Untuk menutup kekurangan pasokan tersebut, SBA menyiapkan sejumlah langkah percepatan. Salah satunya dengan meningkatkan operasional Terminal Pengisian Krueng Geukuh II dari sebelumnya 16 jam menjadi 24 jam per hari.
Selain optimalisasi terminal distribusi, SBA juga mendatangkan tambahan pasokan semen curah dari luar Aceh melalui tiga kapal pengiriman. Kapal pertama telah tiba di Pelabuhan Krueng Geukuh pada 2 Agustus 2026 dan membawa pasokan semen curah untuk memenuhi kebutuhan daerah.
“Pasokan melalui kapal berikutnya akan terus dikirim secara bertahap selama Agustus agar ketersediaan semen di Aceh tetap terjaga,” kata Adi.
Saat ini, pasokan semen SBA di Aceh didukung oleh sejumlah terminal, yakni Terminal Lhoknga dengan kapasitas 1.400 ton per hari, Terminal Malahayati 400 ton per hari, Terminal Krueng Geukuh I 900 ton per hari, Terminal Krueng Geukuh II 500 ton per hari, serta Terminal Belawan 500 ton per hari.
Juru Bicara Pemerintah Aceh, Nurlis Effendi, mengatakan penambahan pasokan tersebut merupakan tindak lanjut arahan Gubernur Aceh Muzakir Manaf (Mualem) agar persoalan kekurangan semen segera diselesaikan dan tidak menghambat pembangunan.

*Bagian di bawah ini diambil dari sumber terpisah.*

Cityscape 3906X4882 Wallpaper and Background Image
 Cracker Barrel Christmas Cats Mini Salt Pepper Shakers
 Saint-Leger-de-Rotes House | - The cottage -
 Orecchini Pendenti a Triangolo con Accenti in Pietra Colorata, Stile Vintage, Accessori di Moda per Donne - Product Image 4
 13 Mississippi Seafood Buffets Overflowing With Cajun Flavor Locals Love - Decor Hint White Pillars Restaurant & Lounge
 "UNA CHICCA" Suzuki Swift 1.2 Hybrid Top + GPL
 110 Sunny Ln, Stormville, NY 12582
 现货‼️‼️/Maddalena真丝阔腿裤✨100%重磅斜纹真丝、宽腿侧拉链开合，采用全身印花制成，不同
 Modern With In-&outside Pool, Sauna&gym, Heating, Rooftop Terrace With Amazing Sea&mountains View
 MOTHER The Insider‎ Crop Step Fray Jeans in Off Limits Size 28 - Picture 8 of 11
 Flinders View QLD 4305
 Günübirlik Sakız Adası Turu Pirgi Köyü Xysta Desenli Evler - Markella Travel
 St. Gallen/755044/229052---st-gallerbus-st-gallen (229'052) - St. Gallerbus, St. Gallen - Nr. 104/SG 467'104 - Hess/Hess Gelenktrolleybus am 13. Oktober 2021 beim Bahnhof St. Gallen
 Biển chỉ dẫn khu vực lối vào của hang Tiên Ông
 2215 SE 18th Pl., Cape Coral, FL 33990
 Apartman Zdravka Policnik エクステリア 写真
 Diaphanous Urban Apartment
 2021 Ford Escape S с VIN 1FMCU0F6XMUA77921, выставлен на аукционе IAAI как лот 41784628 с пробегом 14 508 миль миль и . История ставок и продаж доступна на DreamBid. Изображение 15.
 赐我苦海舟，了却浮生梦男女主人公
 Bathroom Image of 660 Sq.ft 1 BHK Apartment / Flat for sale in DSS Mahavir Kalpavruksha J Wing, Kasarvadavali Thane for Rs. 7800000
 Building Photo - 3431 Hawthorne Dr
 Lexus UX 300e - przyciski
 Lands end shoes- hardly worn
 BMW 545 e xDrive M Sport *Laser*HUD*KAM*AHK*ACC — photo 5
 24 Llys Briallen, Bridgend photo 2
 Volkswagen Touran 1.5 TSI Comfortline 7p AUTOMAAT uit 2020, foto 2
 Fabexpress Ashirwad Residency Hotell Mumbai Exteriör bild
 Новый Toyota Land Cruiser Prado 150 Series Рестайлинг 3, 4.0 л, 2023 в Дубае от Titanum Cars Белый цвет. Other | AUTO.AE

“Arahan Gubernur jelas, pasokan semen harus segera dipulihkan agar tidak menghambat pembangunan, khususnya program rehabilitasi dan rekonstruksi pascabencana maupun kebutuhan masyarakat,” ujar Nurlis.
Ia menjelaskan, peningkatan kebutuhan semen juga berdampak pada kenaikan harga di sejumlah wilayah Aceh. Karena itu, Pemerintah Aceh bersama SBA dan pemangku kepentingan terkait terus melakukan evaluasi untuk memastikan distribusi berjalan lancar dan harga tetap terkendali.
Pemerintah Aceh juga meminta distributor menjaga ketersediaan semen serta tidak melakukan penahanan pasokan yang dapat memicu kenaikan harga di tingkat pengecer.
“Evaluasi akan terus dilakukan agar kebutuhan masyarakat dan pelaksanaan rehabilitasi serta rekonstruksi pascabencana di Aceh tidak mengalami hambatan,” kata Nurlis.